Seçilen metin:
Paylaş
“AK Parti tabanı CHP’ye soğuk, MHP’ye sıcak!” Ya da “Taban MHP’yi tercih ediyor”!
İnternete girin yandaş medyada yayınlanmış böyle onlarca haber ve yorum göreceksiniz.
Ve dün havuz gazetesinde bir haber yayınlandı: “AK Parti tabanı, MHP ile bir koalisyona Bahçeli’nin sert üslubu yüzünden sıcak bakmıyor.”
Nasıl bir tabansa bu artık, iki günde bir fikir değiştiriyor, bir gün sıcak baktığından ertesi gün soğuyor demek ki!
Aslında taban filan palavra.
Partinin en tepesindeki şahıs bir koalisyon hükümeti istemiyor, erken seçimi denemek istiyor, tek başına bir iktidar umudu besliyor.
Onun için de elindeki her araçla saldırıya geçmiş durumda.
Damat Berat Albayrak, havuz gazetesindeki köşesinde Devlet Bahçeli’ye sallıyor:
“Siyaseten iki sözü bir araya getirip de cümle kurmaktan aciz olanlar, birileri tarafından önüne koyulan metinleri yayımlayarak son dönemde sosyal medya canavarına dönüşmüş durumda.”
Albayrak sözlerini şöyle bitiriyor:
“Kendisinin yıllardır tam bir diktatör edasıyla yönettiği partiyi getirdiği nokta ve başarısızlık ortadayken, milletin yarısından fazlasının
desteği arkasında olan bir lidere siyaseten hiçbir etik sınır ve tutarlılık gözetmeyen bu söylemlere başka türlü üslup
takınılır ya neyse...”

Yapılacak iş: Seçilen metne göre partinin en tepesindeki şahıs neden elindeki her araçla saldırıya geçmiş durumdadır? Metnin bu konuda gösterdiği gerekçeyi açıklayın.

Veriler:
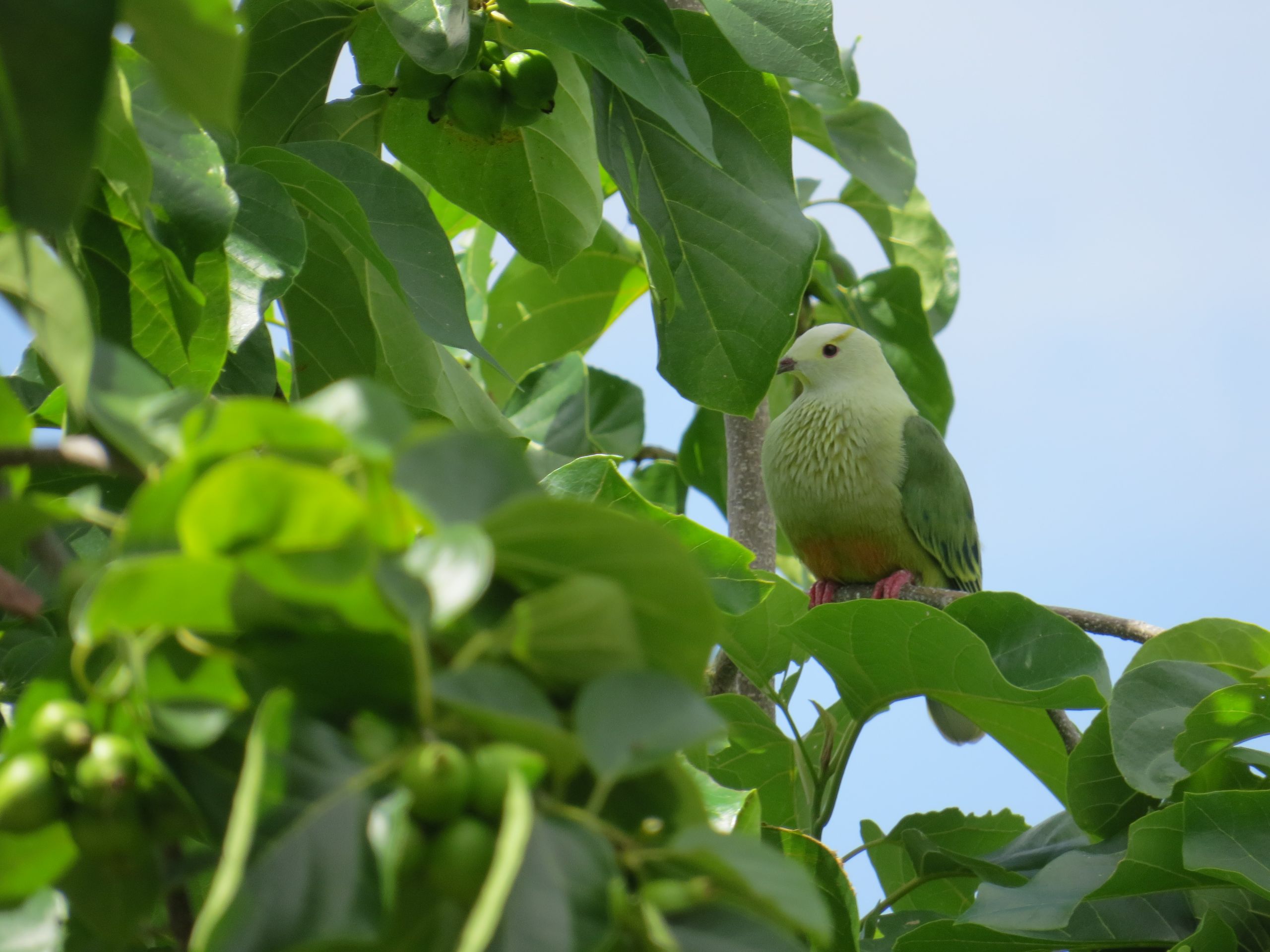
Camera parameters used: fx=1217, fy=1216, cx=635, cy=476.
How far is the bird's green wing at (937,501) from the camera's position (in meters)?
3.16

Aşağıdaki sonuç: Metne göre bu şahıs bir koalisyon hükümeti istemiyor, erken seçimi denemek istiyor ve tek başına iktidar olma umudu taşıyor. Bu nedenle elindeki her araçla saldırıya geçmiş durumda.